2.12. Recombinant Cytc Purification and Cytc Oxidation by Hydrogen Peroxide
WT, S47A, and S47E variants were overexpressed in C41(DE3) competent bacterial cells (Lucigen, Middleton, WI, USA) and purified using ion-exchange chromatography, as previously described [12]. WT, S47E, and S47A Cytc were fully reduced with sodium dithionite and desalted on a NAP5 column (GE Healthcare). The initial rate of Cytc oxidation with 100 µM H2O2 within the first 10 s was calculated, as previously described [13]. The rate of Cytc oxidation is represented as % of the WT.

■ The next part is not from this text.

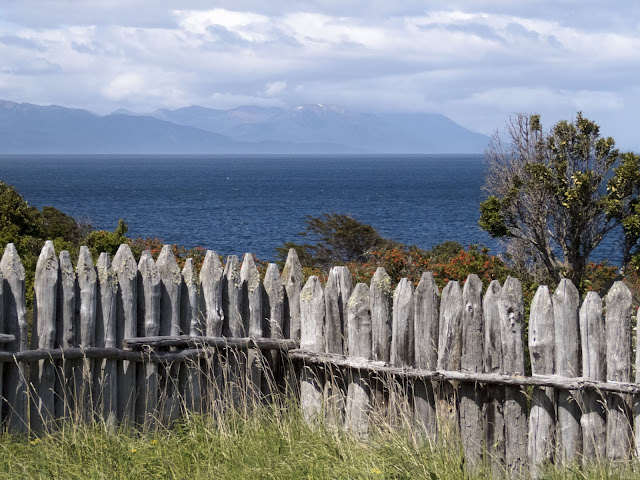 Wooden fence and view of the Strait of Magellan at Fort Bulnes near Punta Arenas Chile
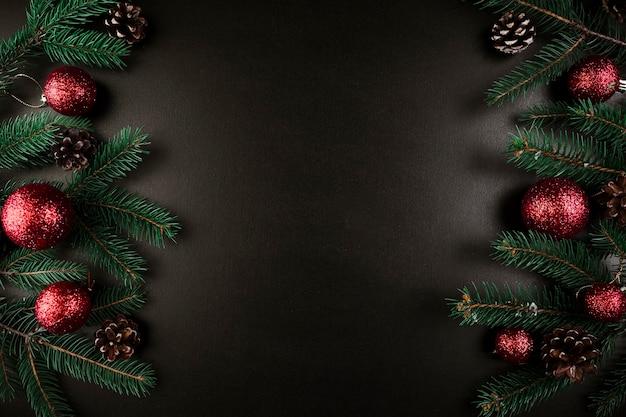 Composición de navidad de ramas de abeto verde con adornos rojos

2.13. Statistical Analyses
Statistical analyses of the data were performed with MSTAT version 6.1 (University of Wisconsin, Madison, WI, USA) using the Wilcoxon rank-sum test. Data are reported as means ± SEM with three or more replicates and were considered statistically significant (*) with p < 0.05.
3. Results
3.1. Overexpression of WT, S47A, and S47E Cytc in Cytc Double-Knockout Cells Restores Expression of Complex I, III, and IV
To study the functional effects of S47E phosphomimetic substitution of Cytc in an intact cell culture system, we created cell lines stably expressing S47E Cytc, WT Cytc, and S47A Cytc as an additional control that cannot be phosphorylated. These Cytc variants were transfected into a Cytc double-knockout mouse lung fibroblast cell line where both the rodent testes and somatic isoforms of Cytc were knocked out [21]. Cell lines that were equally expressing WT, S47E, and S47A Cytc, along with a Cytc-null empty vector (EV) control, were used for the functional studies (Figure 1A). These cell lines were probed for subunits of the five complexes involved in oxidative phosphorylation (OxPhos). In the EV cell line, the protein expression levels of complex I subunit (NDUFB6), complex III subunit (UQCRC1), and complex IV subunit (COX4) were lower (Figure 1A). Consistent with previous studies [11], when Cytc was expressed in Cytc double-knockout cells, there was an upregulation of the ETC complexes involved in proton pumping, suggesting that reintroduced Cytc was integrated into the mitochondria, resulting in OxPhos competent cells.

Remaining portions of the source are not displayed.